The Trap by James Goldsmith
My rating: 4 of 5 stars
“Sir James Michael “Jimmy” Goldsmith was an Anglo-French billionaire financier. Towards the end of his life, he became a magazine publisher and a politician. In 1994, he was elected to represent France as a Member of the European Parliament and he subsequently founded the short-lived eurosceptic Referendum Party in Britain. He was known for his polyamorous romantic relationships and for the various children he fathered with his wives and girlfriends.”
This was the author of this book written in 1993-4. He clearly can’t have been a leftist, marxist or “liberal”; at least that’s how our presumption would go. I for one was confused about Mr. Goldsmith’s political identity after reading his book. He goes over what the potential dangers of globalisation looked like 20 years ago, after the fall of the USSR when Fukuyama’s End Of History seemed like it might have been rather spot-on. Now of course we know that history didn’t end and that globalisation was a real phantom menace, but back it wasn’t yet the concrete everyday reality of 2013. And you most certainly wouldn’t have expected a “billionaire financier” to lean that way.

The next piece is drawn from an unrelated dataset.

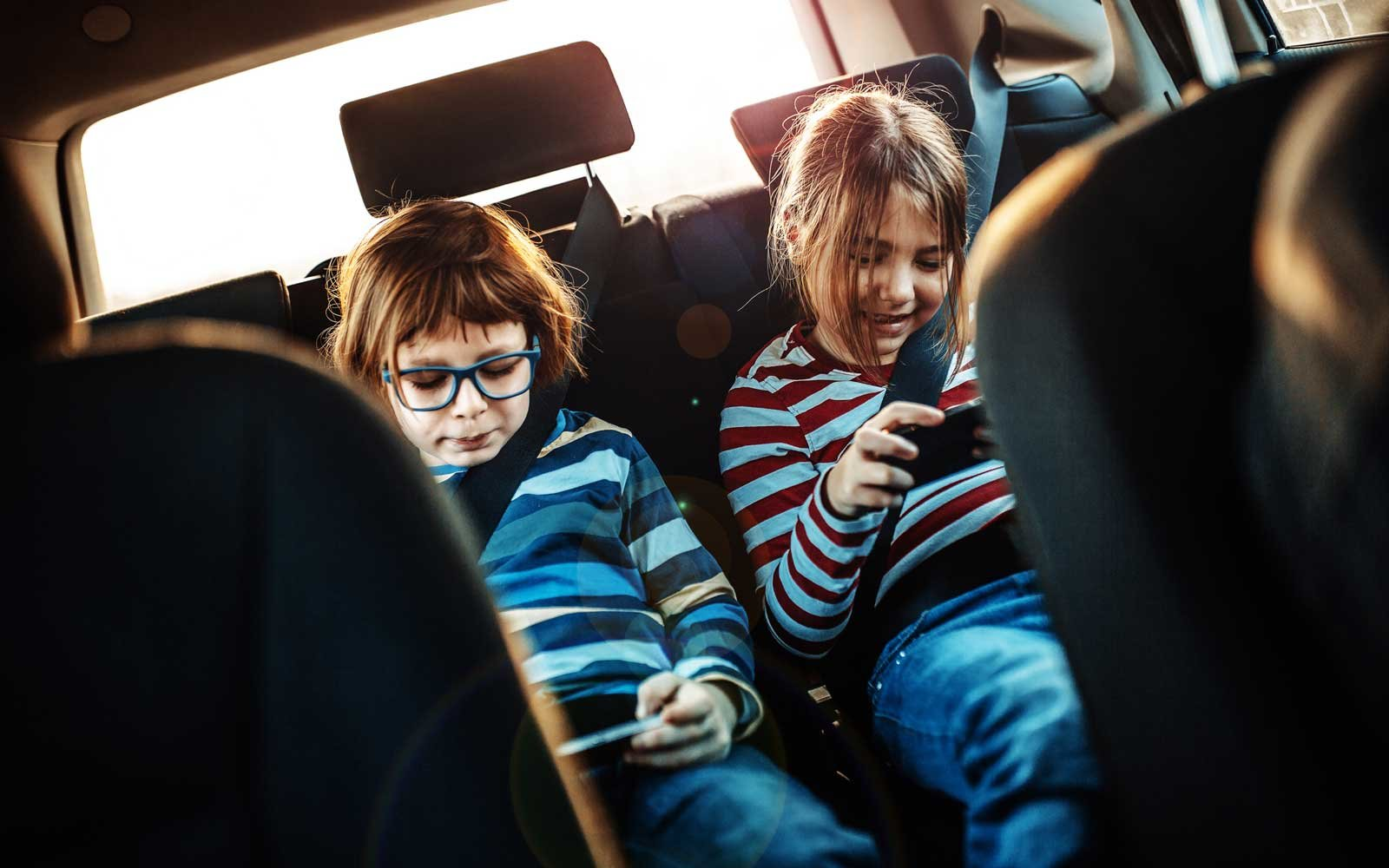 Siblings on smartphones in the backseat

Basically, this rich guy predicted: the crisis of the European South 8 years before even the introduction of the Euro; the inevitability of unemployment, recession and austerity when the world had to competing with the ocean of cheap labour that is Asia; the dangers of monocultures and GMO mega-corporations like Monsanto; even the dead-end that is nuclear power, among other things. Unexpectedly, for me at least, he doesn’t even touch neoliberalist ideas in the book and uses very lucid and clearly-constructed arguments to demonstrate that the path humanity, or at least its more powerful chunk, has chosen, is basically wrong.
His predictions were logic-driven. They were there in 1993, just like they are there today. If no-one listened back then they might be excused. But there is no excuse today for not listening. Following a strategy doomed to obvious failure is either extremely stupid or criminal -and I’m not buying that anyone making this much money off of the world can be that stupid…
The Trap showed me just how little the discussion has changed, how old false dilemmas have reared their ugly heads again and again, never failing to fool the masses anew and always succeeding to make the world a little bit of a worse place to live in. James Goldsmith wrote this book as a warning. Everything he was warning against has come true. Why should I think that the unseen rest of this huge trap hasn’t already been long prepared or perhaps even sprung?
Time will tell. Fortunately, my pessimistic side doesn’t usually get the best of me.
Kudos go to Dan Carlin for bringing this book to my attention (listen to this episode for a much better review and comparison of The Trap to the present situation than I could ever write) and my father who actually bought it when it first came out. I found it in his bookshelf; it’s apparently rather hard/expensive to find now.